__INDICACIONES__:
a. En la columna sobre los programas de plató, ¿por qué dice quien escribe que esos programas se le resisten al análisis y que no sabe por dónde cogerlos? Responde en una a tres oraciones.
b. Responde a estas preguntas sobre la columna de los programas de plató, cada una en su línea:
(i) ¿Qué verbo compuesto nuevo se menciona en España?
(ii) ¿Qué tres asuntos se citan como las malas conductas que despiertan curiosidad?
(iii) ¿Qué le producen sobre todo estos programas a quien escribe?
c. ¿Podrías escribir la continuación de la columna sobre los programas de plató a partir de la última oración?

__TEXTO PROPORCIONADO__:
☆ ☆ ☆ ☆ ☆

De profesión, mis platós televisivos

En España tenemos un verbo compuesto nuevo, que significa un oficio también nuevo: ir por los platós. Una profesión muy rentable, parece, que consiste en exhibirse y exhibir vidas privadas de otros, ya saben, la materia de lo íntimo, que siempre resultó apasionante, desde las tertulias rurales de aguja en mano, a las porterías urbanas, que tanto tiempo dieron certificados de buena conducta. Y de mala. Porque se trata, claro, de malas conductas. Sexo, dineros, y más recientemente, drogas: la curiosidad insaciable se desplaza a lo prohibido, y lo del sexo se está quedando obsoleto.

Confieso que me cuelgo muchas veces de estos programas de plató, en los que veo algunas caras amigas a las que no renunciaré, y que me producen sobre todo perplejidad. Que se me resisten al análisis. Que no sé por dónde cogerlos. Porque, y mis amigos del plató lo saben, tendería a condenarlos, pero no sin entenderlos.

☆ ☆ ☆ ☆ ☆

__FILAS__:
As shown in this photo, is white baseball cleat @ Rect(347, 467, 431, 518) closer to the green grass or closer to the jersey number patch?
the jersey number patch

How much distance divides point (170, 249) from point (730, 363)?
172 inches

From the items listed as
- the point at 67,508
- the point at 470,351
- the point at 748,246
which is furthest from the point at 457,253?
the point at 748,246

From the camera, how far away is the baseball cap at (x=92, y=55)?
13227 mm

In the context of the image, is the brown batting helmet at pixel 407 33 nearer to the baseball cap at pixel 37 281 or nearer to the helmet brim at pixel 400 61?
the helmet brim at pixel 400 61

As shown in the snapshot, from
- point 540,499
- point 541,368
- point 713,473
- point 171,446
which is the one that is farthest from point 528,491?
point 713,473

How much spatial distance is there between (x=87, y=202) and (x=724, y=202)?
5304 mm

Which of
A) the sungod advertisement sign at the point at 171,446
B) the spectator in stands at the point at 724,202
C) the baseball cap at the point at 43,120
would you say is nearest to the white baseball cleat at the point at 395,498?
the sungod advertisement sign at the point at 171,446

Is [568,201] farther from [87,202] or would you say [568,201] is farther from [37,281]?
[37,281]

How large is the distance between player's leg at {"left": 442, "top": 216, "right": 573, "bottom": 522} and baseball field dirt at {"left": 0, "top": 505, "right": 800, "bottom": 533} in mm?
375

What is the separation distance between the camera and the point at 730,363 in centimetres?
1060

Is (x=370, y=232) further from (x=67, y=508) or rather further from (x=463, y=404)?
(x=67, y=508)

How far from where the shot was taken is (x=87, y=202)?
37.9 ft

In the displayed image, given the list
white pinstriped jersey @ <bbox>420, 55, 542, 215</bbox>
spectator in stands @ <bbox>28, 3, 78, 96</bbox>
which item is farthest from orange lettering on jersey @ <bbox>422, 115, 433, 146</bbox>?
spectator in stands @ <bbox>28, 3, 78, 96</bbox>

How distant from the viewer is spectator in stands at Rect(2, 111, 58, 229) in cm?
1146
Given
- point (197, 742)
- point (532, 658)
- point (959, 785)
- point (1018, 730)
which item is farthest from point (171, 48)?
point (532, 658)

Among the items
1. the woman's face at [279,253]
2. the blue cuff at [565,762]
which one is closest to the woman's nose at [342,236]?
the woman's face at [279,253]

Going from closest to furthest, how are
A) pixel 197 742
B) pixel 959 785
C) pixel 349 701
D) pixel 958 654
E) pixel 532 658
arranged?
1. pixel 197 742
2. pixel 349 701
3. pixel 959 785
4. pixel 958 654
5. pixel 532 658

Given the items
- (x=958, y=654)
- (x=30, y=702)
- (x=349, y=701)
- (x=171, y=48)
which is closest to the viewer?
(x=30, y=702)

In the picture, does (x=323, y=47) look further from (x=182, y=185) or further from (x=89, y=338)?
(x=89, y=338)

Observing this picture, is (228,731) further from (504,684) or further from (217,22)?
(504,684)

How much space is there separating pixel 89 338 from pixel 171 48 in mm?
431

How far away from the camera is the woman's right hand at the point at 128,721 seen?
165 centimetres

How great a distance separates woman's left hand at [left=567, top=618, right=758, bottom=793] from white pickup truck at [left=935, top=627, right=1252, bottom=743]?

☆ ☆ ☆ ☆ ☆

__RESPUESTAS POR TAREA__:
a. Porque tendería a condenarlos, pero no sin antes entenderlos.

b.
(i) Ir por los platós.
(ii) El sexo, los dineros y, más recientemente, las drogas.
(iii) Perplejidad.

c.
¿Los personajes? Algunos me dan una lástima inevitable. Isabel Pantoja, por ejemplo, que cuántos jueces le han salido además del togado, y un jurado popular que es la audiencia (televisiva) y que ya la ha condenado. O el larguísimo culebrón trágico de Rocío Jurado, que, como Gardel, cada vez canta mejor, o la vuelta de tuerca alrededor del cuello de Bárbara Rey, que me cae bien desde que a mi hijo le tocó hacerle una inocentada para un programa de televisión, y se portó como una señora. Otros remueven una especie de sentimiento confuso, que supongo que mucha gente comparte conmigo y que, al final, debe ser el secreto de su éxito. Esos frikis, esas pelandusquillas, ignorantes y obviamente de clase baja, que constituyen el colchón de reserva de los "colaboradores", su material intercambiable y desechable, que catalizan una especie de desprecio que empieza en los propios periodistas y se transmite gozosamente al público. Un grupo de personajes inventados que se retroalimenta con los realities y el cuché, y que son la carne de cañón, los teloneros de esos otros que sí han hecho algo propio en esta vida, pero que han sido pillados en algo que les duele o les avergüenza, presente o pasado. Los personajes, todos, son seres humanos pasando un mal rato. Y no va de ficción.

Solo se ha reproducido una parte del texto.